У «примитивов» это обстоит иначе. Их культуры эксклюзивны. Их образ человека начинается и заканчивается идеей сильного сиу или чистого юрок, причем в строго очерченных сегментах природы. В нашей цивилизации образ человека расширяется. По мере того как этот образ становится более индивидуированным, он обнаруживает тенденцию к включению несчетного числа людей в новые регионы, государства, континенты и классы. Новые синтезы экономической и эмоциональной безопасности люди ищут в образовании новых национальных и социальных организаций, основанных на более инклюзивных идентичностях.
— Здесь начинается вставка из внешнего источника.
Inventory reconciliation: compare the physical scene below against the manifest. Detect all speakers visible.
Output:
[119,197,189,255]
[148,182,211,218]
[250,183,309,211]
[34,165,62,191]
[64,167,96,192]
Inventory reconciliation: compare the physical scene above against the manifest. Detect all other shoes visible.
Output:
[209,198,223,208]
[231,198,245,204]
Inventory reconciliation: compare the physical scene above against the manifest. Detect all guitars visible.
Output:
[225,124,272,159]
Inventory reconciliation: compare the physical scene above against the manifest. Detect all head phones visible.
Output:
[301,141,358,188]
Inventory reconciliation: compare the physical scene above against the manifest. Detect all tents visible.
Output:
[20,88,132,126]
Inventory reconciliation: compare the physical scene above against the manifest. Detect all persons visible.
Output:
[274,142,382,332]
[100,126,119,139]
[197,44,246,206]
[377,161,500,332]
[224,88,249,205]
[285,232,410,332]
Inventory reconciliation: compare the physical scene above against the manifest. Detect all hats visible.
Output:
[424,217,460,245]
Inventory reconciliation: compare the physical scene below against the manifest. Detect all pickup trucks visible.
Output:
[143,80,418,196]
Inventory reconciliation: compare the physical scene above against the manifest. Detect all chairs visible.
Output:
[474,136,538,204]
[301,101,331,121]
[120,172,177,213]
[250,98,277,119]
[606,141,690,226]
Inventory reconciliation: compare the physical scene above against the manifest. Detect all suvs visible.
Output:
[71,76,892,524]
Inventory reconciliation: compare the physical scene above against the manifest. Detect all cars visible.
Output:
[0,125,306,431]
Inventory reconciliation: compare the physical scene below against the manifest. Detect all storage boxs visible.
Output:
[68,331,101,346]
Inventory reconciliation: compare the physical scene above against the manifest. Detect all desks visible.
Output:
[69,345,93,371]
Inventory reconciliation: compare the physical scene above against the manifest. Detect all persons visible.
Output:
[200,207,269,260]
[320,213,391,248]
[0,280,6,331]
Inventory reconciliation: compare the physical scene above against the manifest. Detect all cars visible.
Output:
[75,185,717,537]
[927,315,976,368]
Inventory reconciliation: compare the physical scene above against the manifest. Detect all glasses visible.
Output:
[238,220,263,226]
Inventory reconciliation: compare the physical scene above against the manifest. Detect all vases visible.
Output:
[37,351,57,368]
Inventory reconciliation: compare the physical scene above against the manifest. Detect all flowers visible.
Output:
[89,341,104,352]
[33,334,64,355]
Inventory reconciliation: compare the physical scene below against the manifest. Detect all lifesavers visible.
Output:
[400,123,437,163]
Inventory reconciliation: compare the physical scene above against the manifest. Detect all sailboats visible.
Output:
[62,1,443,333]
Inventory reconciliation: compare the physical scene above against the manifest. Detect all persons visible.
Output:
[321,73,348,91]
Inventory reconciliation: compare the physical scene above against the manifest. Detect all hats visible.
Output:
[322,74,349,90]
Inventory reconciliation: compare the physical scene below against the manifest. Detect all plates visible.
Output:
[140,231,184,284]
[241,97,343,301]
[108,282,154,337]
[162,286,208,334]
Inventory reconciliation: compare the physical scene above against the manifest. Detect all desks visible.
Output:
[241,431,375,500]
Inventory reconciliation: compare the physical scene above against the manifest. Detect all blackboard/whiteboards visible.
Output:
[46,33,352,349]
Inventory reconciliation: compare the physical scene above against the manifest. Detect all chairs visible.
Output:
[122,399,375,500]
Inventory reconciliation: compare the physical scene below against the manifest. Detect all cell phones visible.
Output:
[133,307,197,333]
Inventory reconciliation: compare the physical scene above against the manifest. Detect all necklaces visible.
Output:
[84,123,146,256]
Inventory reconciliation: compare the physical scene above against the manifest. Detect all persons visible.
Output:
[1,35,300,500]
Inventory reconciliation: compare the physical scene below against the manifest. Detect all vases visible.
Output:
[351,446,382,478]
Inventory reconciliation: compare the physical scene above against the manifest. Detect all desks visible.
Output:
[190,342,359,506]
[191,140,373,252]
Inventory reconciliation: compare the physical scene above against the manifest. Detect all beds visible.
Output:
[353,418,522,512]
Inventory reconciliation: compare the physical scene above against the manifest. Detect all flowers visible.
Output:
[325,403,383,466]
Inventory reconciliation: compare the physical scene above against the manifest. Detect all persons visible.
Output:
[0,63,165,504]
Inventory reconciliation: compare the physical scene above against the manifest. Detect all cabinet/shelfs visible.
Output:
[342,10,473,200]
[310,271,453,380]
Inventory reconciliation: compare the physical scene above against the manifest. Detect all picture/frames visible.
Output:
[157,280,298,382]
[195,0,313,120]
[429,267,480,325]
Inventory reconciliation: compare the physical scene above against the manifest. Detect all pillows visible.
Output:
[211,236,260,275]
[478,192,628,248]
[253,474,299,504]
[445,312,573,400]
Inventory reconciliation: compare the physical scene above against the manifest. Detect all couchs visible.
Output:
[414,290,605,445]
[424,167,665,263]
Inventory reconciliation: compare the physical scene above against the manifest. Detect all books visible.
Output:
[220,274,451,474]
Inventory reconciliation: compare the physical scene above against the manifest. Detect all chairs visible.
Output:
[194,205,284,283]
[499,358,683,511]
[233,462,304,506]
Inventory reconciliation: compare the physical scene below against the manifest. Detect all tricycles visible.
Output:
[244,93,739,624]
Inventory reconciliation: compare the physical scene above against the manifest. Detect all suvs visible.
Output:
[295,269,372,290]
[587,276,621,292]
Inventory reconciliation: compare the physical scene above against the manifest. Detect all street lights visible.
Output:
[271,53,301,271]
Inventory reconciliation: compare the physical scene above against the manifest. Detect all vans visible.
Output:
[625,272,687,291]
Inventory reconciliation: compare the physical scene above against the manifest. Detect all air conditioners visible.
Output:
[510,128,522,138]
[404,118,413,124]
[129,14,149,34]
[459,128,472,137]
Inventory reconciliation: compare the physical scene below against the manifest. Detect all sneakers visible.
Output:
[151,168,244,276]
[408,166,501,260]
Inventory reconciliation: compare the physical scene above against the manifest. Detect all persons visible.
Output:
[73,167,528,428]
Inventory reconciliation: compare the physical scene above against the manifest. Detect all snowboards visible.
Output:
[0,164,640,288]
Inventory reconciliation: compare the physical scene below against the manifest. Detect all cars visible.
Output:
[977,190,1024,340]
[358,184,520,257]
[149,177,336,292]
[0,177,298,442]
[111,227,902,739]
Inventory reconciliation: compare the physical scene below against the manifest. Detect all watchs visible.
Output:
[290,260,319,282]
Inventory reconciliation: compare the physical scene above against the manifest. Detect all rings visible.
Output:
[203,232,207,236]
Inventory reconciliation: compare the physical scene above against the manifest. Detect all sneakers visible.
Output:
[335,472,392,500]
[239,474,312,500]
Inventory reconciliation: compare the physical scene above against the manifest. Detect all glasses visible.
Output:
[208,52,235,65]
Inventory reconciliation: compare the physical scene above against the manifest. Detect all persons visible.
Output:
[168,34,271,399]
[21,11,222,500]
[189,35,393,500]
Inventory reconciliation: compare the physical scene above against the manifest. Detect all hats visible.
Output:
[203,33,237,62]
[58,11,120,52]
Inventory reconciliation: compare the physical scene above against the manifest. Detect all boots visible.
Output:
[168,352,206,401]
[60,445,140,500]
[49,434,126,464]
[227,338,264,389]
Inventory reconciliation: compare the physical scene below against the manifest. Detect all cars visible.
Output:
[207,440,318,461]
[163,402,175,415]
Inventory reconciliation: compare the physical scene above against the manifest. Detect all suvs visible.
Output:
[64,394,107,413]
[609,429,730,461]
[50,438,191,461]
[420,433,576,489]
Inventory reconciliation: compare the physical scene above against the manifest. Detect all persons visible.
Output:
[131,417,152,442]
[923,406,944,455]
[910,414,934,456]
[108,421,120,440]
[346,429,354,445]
Примитивные племена напрямую связаны с источниками и средствами производства. Их орудия труда суть наставки к органам тела, а их магия — проекция представлений о собственном теле. Дети в этих группах принимают непосредственное участие в повседневной работе и занятиях магией. Человек и среда, детство и культура могут изобиловать опасностями, однако все это — один мир. Такой мир может быть маленьким, но он культурно когерентен. С другой стороны, экспансивность цивилизации, наряду с ее стратификацией и специализацией, делают невозможным для детей включение в их эго-синтез чего-то большего, чем отдельные сегменты того общества, которое релевантно их существованию. Сама история стала проходящей средой обитания, к которой надлежит приспосабливаться. Машины, уже далеко не являющиеся только инструментами и расширителями физиологических функций человека, предопределяют целым организациям людей выполнять функции приставок и расширителей технических устройств. У некоторых классов детство становится изолированной частью жизни со своим собственным фольклором и литературой.
Однако изучение современных неврозов указывает на важность этого лага [Лаг — разрыв во времени между двумя явлениями или процессами, находящимися в причинно-следственной связи. — Прим. пер.] между воспитанием детей и социальной действительностью.
По нашему убеждению, неврозы содержат в себе бессознательные и тщетные попытки приспособиться к гетерогенному настоящему с помощью магических представлений более гомогенного прошлого, фрагменты которого все еще передаются через воспитание ребенка. А механизмы приспособления, некогда способствовавшие эволюционной адаптации, племенной интеграции, кастовой объединенности, национальному единообразию и т. д., в индустриальной цивилизации остаются не у дел.
Тогда неудивительно, что некоторые из наших беспокойных детей постоянно убегают из своей игры в дискредитирующую их деятельность, где они кажутся нам «вредящими» нашему обществу, хотя анализ обнаруживает, что они хотят лишь продемонстрировать свое право на поиск в нем идентичности. Они отказываются получать профессию «ребенка», который должен играть роль взрослого, потому что ему не дают возможности быть маленьким партнером в большом мире.
Б. Сын бомбардира
Во время последней войны мой сосед, мальчик пяти лет, претерпел в своей личности изменение от «маменькина сынка» до отчаянного, упрямого и непокорного ребенка. Самым же беспокоящим симптомом у него стало влечение к поджогам.
Родители мальчика разошлись как раз перед началом войны. Мать с сыном переехала на квартиру к каким-то своим родственникам, а отец поступил на службу в военно-воздушные силы США. Эти родственницы часто неуважительно отзывались о его отце и культивировали у мальчика не по возрасту детские черты характера. Таким образом, «быть маменькиным сынком» грозило оказаться более сильным элементом идентичности, чем «быть сыном своего отца».